En février 2016, la Haute Cour de New Delhi a déclaré que les femmes peuvent désormais hériter du titre de "karta" (responsable de famille), jusqu’à-là réservé aux hommes, comme le voulait la tradition. Ce qui signifie que les femmes ont les mêmes droits d’héritage que les hommes, et peuvent depuis lors décider des questions liées à la propriété et, de façon plus générale, des questions liées aux biens de la famille.
De plus, depuis août 2017, les femmes indiennes ont la possibilité de divorcer si leurs maris leur refusent un accès basique à l’hygiène, comme le refus de fournir des toilettes intérieures. Durant la même période, la coutume musulmane de la répudiation express a également été interdite.
Droit de la sexualité (relations hors-mariage, homosexualité, pédophilie, etc.) :
En Inde, un couple ayant des relations sexuelles consenties hors-mariage est considéré de facto marié, car les relations hors-mariage sont perçues comme une déviance.
En 2018, l’adultère a été dépénalisée lorsque la Cour Suprême a aboli la section 497 du Code Pénal qui régissait la question de l’adultère. Depuis, l’adultère n’est plus un crime mais constitue toujours un motif de divorce.
En Inde, toute personne de moins de 18 ans est considérée comme un enfant selon le « Protection of Children Against Sexual Offences Act », et toute relation sexuelle avec un individu de cette catégorie d’âge est considéré comme de la pédophilie, sauf dans le cas où une jeune femme de plus de 15 ans est mariée. En effet, l’article 375 du Code Pénal autorise les relations sexuelles entre une femme de plus de 15 ans et son mari, contredisant l’Act. Cet article autorise donc le viol marital, déclarant que toute relation entre une femme d’au moins 15 ans et son mari n’est pas considéré comme un viol.
La contraception est autorisée pour toute personne de plus de 18 ans et les moyens de contraception sont disponibles facilement. Cependant, étant donné que les relations hors-mariage sont mal perçues, les femmes non mariées ont plus de difficulté à obtenir ces moyens de contraception.
Selon le « Medical Termination of Pregnancy (Amendment)Act, 2021 », l’avortement est autorisé dans les premières 20 semaines de la gestation, si soutenu par l’avis d’un médecin, avec la possibilité d’avorter jusqu’à la 24ème semaine, si un deuxième avis est obtenu. Cela ne prend pas en compte les cas d’anomalies fœtales substantielles. L’amendement autorise également l’échec des moyens de contraception comme motif valide pour un avortement pour une femme non-mariée.
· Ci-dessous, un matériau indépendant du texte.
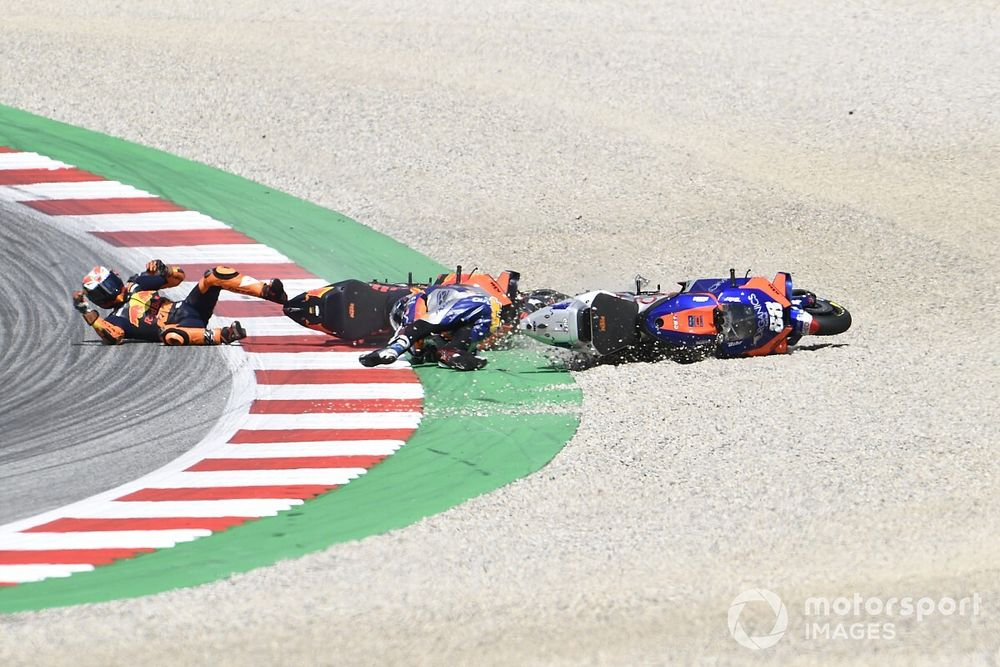 """Oliveira: Espargaro should rethink """"questionable"""" approach"""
En Septembre 2018, l’homosexualité a été décriminalisée avec l’invalidation de certaines parties de l’article 377 du Code Pénal. Cependant, l’homophobie continue à être un problème, même si des avancées ont été faites dans le domaine, notamment à travers les médias.
Bibliographie indicative :
Banerjee Paula, « Femmes en Inde : législation et réalités. », Diogène 4/2005 (no 212), p. 107-127.
David Annoussamy, Le droit indien en marche, Société de législation comparée.
Robert Deliège, Le Système indien des castes, Presses universitaires du Septentrion, 2006.
Sen, Sarbani (2007). The Constitution of India: Popular Sovereignty and Democratic Transformations. Oxford University Press.
François Gautier, Un Autre regard sur l'Inde, Tricorne, 2000.